This february I gave a talk on Mahout clustering at FOSDEM 2011 where I demonstrated how to cluster Seinfeld episodes. A few people wanted to know how to run this example so I write up a short blog about it. In just a few minutes you can run the Seinfeld demo on your own machine.
Update 24-03-2014 The seinfeld scripts and demo are no longer available. The original Seinfeld scripts were from stanthecaddy.com and they received a take down notice for the scripts. I decided to remove the scripts from my Github branch as well so the demo described below is no longer valid. No soup for you! 🙁
Step 1 Get the Mahout and demo sources from GitHub
First make sure you have git installed
Now clone my GitHub repo and switch to the seinfeld_demo branch
$ git clone https://github.com/frankscholten/mahout $ git checkout seinfeld_demo
Step 2 Build the source tree
Enter the mahout directory and build the source tree with
$ mvn clean install -DskipTests=true
Step 3 Cluster Seinfeld episodes
Now enter the following
$ examples/bin/seinfeld_vectors.sh $ examples/bin/seinfeld_kmeans.sh
The first script will create vectors from the plain text Seinfeld episodes stored in
examples/src/main/resources/seinfeld-scripts-preprocessed and the second
script clusters the vectors with K-Means.
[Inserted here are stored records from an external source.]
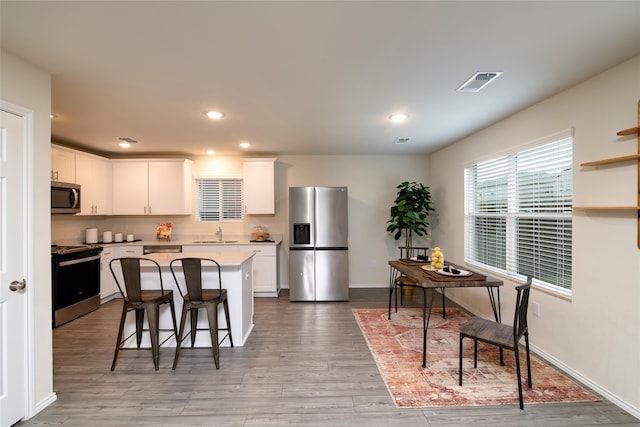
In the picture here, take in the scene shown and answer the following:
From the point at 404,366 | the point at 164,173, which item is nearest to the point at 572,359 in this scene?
the point at 404,366

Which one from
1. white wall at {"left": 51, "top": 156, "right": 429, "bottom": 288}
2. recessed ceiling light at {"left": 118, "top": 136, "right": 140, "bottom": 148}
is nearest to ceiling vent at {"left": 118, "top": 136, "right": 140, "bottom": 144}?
recessed ceiling light at {"left": 118, "top": 136, "right": 140, "bottom": 148}

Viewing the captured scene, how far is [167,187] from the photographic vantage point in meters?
4.88

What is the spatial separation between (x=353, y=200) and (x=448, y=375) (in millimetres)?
3338

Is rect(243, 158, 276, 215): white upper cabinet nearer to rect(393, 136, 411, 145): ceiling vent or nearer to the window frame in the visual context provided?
the window frame

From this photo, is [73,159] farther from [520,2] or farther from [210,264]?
[520,2]

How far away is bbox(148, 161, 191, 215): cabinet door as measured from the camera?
4.87 m

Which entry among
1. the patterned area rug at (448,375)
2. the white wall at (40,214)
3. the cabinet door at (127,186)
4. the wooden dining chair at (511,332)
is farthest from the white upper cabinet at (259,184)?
the wooden dining chair at (511,332)

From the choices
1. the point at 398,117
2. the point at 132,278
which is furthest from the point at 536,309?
the point at 132,278

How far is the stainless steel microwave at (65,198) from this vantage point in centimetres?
359

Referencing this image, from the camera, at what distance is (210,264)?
2.87 meters

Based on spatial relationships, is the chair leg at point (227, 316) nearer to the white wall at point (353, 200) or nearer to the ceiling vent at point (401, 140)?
the white wall at point (353, 200)

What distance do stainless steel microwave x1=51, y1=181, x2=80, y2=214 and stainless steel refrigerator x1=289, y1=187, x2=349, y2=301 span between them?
3.03 metres

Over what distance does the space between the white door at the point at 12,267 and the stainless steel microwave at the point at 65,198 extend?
7.18ft

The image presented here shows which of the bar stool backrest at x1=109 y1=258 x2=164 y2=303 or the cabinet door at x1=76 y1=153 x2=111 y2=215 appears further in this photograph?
the cabinet door at x1=76 y1=153 x2=111 y2=215
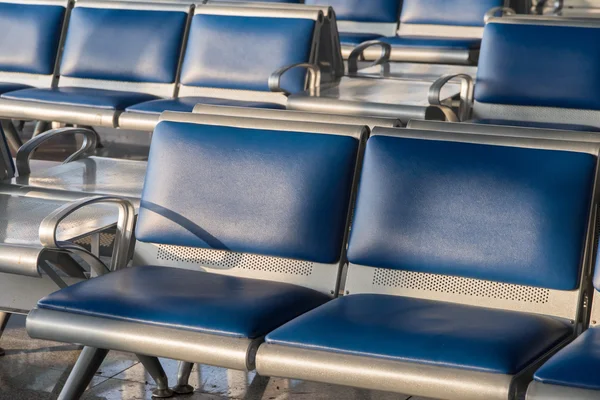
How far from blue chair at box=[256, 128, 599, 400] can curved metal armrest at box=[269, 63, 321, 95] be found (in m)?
2.06

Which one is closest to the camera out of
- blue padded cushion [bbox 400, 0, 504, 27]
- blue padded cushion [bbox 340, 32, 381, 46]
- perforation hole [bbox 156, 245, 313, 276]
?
perforation hole [bbox 156, 245, 313, 276]

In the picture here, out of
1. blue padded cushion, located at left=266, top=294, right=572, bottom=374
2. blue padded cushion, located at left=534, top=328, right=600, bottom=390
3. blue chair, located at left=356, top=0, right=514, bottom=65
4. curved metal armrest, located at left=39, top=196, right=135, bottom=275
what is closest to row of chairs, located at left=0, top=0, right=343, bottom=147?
blue chair, located at left=356, top=0, right=514, bottom=65

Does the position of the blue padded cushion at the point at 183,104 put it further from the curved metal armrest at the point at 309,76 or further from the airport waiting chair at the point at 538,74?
the airport waiting chair at the point at 538,74

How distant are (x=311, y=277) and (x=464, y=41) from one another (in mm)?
3620

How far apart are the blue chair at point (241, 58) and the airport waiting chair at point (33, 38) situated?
2.67 feet

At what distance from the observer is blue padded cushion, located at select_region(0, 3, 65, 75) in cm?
555

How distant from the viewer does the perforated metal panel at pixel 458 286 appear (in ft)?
8.20

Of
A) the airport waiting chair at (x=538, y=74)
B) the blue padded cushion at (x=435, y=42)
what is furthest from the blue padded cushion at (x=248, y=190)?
the blue padded cushion at (x=435, y=42)

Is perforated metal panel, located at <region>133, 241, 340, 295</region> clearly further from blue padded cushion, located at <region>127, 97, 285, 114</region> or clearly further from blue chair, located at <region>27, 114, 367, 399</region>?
blue padded cushion, located at <region>127, 97, 285, 114</region>

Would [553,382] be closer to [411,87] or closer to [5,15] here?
[411,87]

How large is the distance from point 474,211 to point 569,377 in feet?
2.12

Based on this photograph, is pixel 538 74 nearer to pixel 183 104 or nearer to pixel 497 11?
pixel 183 104

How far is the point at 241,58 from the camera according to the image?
504cm

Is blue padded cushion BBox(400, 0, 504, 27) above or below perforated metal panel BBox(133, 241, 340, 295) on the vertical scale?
above
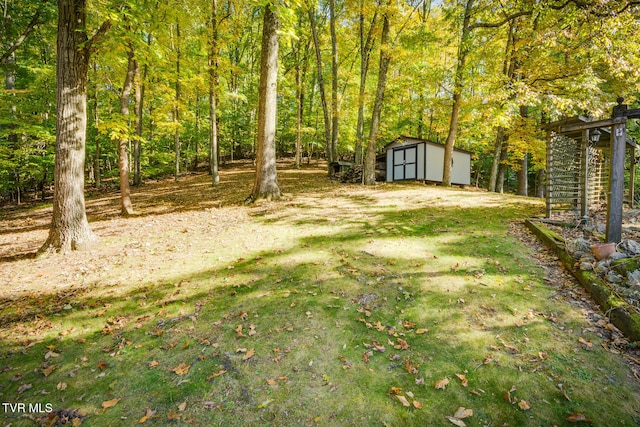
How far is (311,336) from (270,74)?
27.6 ft

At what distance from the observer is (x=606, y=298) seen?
12.3 ft

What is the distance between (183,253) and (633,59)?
43.4ft

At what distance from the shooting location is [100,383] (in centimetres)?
305

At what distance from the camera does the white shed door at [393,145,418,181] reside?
19.5 metres

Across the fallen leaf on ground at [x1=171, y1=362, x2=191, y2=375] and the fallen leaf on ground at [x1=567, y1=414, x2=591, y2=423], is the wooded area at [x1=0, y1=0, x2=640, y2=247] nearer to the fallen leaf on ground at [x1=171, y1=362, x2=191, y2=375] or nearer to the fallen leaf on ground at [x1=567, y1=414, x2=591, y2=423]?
the fallen leaf on ground at [x1=171, y1=362, x2=191, y2=375]

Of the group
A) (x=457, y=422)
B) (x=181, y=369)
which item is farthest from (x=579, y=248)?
(x=181, y=369)

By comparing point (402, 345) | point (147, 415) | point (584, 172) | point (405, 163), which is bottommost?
point (147, 415)

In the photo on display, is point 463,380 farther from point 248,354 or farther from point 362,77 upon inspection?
point 362,77

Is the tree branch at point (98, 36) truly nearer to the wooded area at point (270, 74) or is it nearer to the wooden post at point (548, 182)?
the wooded area at point (270, 74)

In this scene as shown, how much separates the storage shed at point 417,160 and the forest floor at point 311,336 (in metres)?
13.1

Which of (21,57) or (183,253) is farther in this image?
(21,57)

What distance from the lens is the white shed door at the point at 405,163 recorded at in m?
19.5

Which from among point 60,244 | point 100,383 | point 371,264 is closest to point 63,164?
point 60,244

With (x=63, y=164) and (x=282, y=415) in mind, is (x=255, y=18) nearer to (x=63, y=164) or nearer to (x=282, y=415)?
(x=63, y=164)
Finally, Mahout’s
clusterdump program is used to print the clusters
along with top 5 labels and episodes to standard output.
Step 4 Experiment!
You can tweak some of the command line arguments passed to the Mahout jobs and see how it affects
the cluster process. Additionally you can extend the
SeinfeldAnalyzer that came with the demo at
examples/src/main/java/org/apache/mahout/analysis or create one yourself.